A brief look of uncertainty passed over his features. “I had not had that pleasure. I must say she is quite lovely. I find it difficult to believe I managed to miss her before.”
“Connoisseur of lovely women that you are?”
He laughed and swung her in a wide circle. “Are you calling me conceited, Miss O’Rourke?”
“Heaven forbid! Fickle, perhaps …”
“For what it is worth, I rank you among the loveliest to grace the ton, Miss O’Rourke. And by my reckoning, you are generating a good deal of interest.”
The hair raised on the back of Gina’s neck. She had felt the stares, but she suspected they were for a different reason, and likely from men who had seen her naked on a stone altar. And interest was not what she wanted to generate. She’d rather blend into the background—the better to overhear snippets of conversation that could be of help to her.
“There is that look again,” Mr. Hunter said. “The one that tells me I’ve said something wrong.”
“Not wrong, Mr. Hunter. It is just that…well, I do not want to generate interest.”
“Then why have you come out in society?”
“I…I thought I should experience London before returning to Ireland.”
His eyes narrowed and he drew her off the dance floor. “That is a bare-faced lie, Miss O’Rourke. It was a lie the first time you told it, and it is now. I would hazard you have experienced more than enough of London.”
She gasped at his sudden fierceness. “The wrong London. I wanted to take a happier memory home with me.”

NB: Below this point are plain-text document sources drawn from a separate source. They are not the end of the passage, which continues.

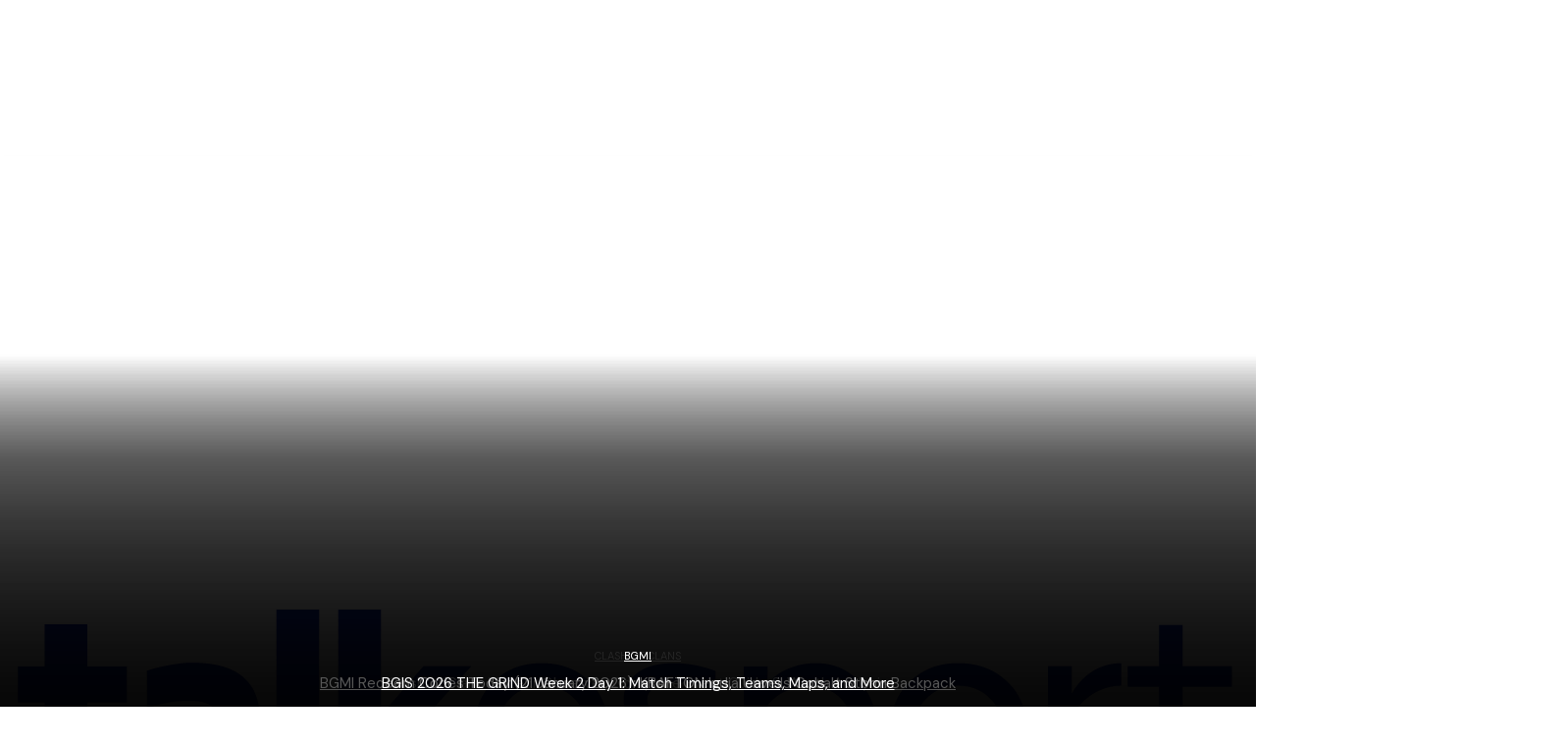

--- FILE ---
content_type: text/html; charset=utf-8
request_url: https://www.google.com/recaptcha/api2/aframe
body_size: 269
content:
<!DOCTYPE HTML><html><head><meta http-equiv="content-type" content="text/html; charset=UTF-8"></head><body><script nonce="vPXa8mjjVtqzDQUoVxOv3g">/** Anti-fraud and anti-abuse applications only. See google.com/recaptcha */ try{var clients={'sodar':'https://pagead2.googlesyndication.com/pagead/sodar?'};window.addEventListener("message",function(a){try{if(a.source===window.parent){var b=JSON.parse(a.data);var c=clients[b['id']];if(c){var d=document.createElement('img');d.src=c+b['params']+'&rc='+(localStorage.getItem("rc::a")?sessionStorage.getItem("rc::b"):"");window.document.body.appendChild(d);sessionStorage.setItem("rc::e",parseInt(sessionStorage.getItem("rc::e")||0)+1);localStorage.setItem("rc::h",'1768987547434');}}}catch(b){}});window.parent.postMessage("_grecaptcha_ready", "*");}catch(b){}</script></body></html>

He took her hand and led her into the famed Albermarle gardens among dozens of strolling couples. Still, it was more private than the ballroom. He found them a bench surrounded by sculpted evergreens and gestured for her to sit. As much as she would have liked to return to the ballroom, she followed his direction.
“Now, Miss O’Rourke,” he began as he stood in front of her, one foot propped on the bench next to her hip, as if to keep her from bolting. “I know you are up to something. Do not bother to deny it.”

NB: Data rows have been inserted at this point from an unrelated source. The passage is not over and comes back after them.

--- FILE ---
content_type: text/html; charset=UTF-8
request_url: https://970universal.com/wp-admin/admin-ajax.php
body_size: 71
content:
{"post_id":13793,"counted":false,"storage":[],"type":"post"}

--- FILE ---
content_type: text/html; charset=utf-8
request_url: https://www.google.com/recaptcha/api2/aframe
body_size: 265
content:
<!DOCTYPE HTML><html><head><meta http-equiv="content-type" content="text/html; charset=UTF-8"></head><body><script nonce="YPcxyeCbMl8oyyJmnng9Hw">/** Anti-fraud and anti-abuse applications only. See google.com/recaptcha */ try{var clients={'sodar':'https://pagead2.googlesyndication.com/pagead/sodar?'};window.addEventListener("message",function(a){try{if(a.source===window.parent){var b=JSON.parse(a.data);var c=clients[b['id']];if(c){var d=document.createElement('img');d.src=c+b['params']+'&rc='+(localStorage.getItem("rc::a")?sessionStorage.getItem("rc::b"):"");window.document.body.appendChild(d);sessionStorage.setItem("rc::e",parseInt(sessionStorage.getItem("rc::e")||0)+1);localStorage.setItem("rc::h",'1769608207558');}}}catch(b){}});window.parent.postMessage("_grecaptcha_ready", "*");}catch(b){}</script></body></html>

“Really, sir. I needn’t explain myself to you.”
“You are going to explain to someone. Me or Andrew. Or better yet, your mother.”
Gina shuddered. Her mother would have hysterics followed by locking Gina in her room until their return to Ireland. “I’ve told you the truth before. I am tired of hiding in fear. I will not live the rest of my life locked away or shunning society. I’ve done nothing wrong.”
“Apart from sneaking out and joining in fast company to go places no decently brought-up young woman should ever go? Apart from keeping company with the likes of Henley? Apart, even, from nearly getting yourself killed?”
She had underestimated his anger. And he had misjudged hers. He had backed her into a corner, and he was going to pay the consequences of that. “Are you saying that I am to blame for what happened to me? “
“Only in that you made a series of wrong decisions for all the right reasons. But you cannot ignore the fact that you are a female, with all the vulnerabilities of that sex.”
“I am not ignoring it, but I will not allow it to prevent me from doing what I must.”
“And what is that, Miss O’Rourke?”
“Talk to people, discover if anyone knows what has become of Mr. Henley. See to it that he is captured and punished.”
“Even if that means exposing your …”
Gina’s stomach turned. Exposing her shame? The fact that she had been splayed on a stone altar? That she was to have been raped and killed for the titillation of dissolute men? No! Dear Lord, no. She did not want any of it made public. But if she was not willing to risk that, Henley was sure to get away with what he’d done to her and countless others. “Even then,” she confirmed, keeping her voice steady and determined.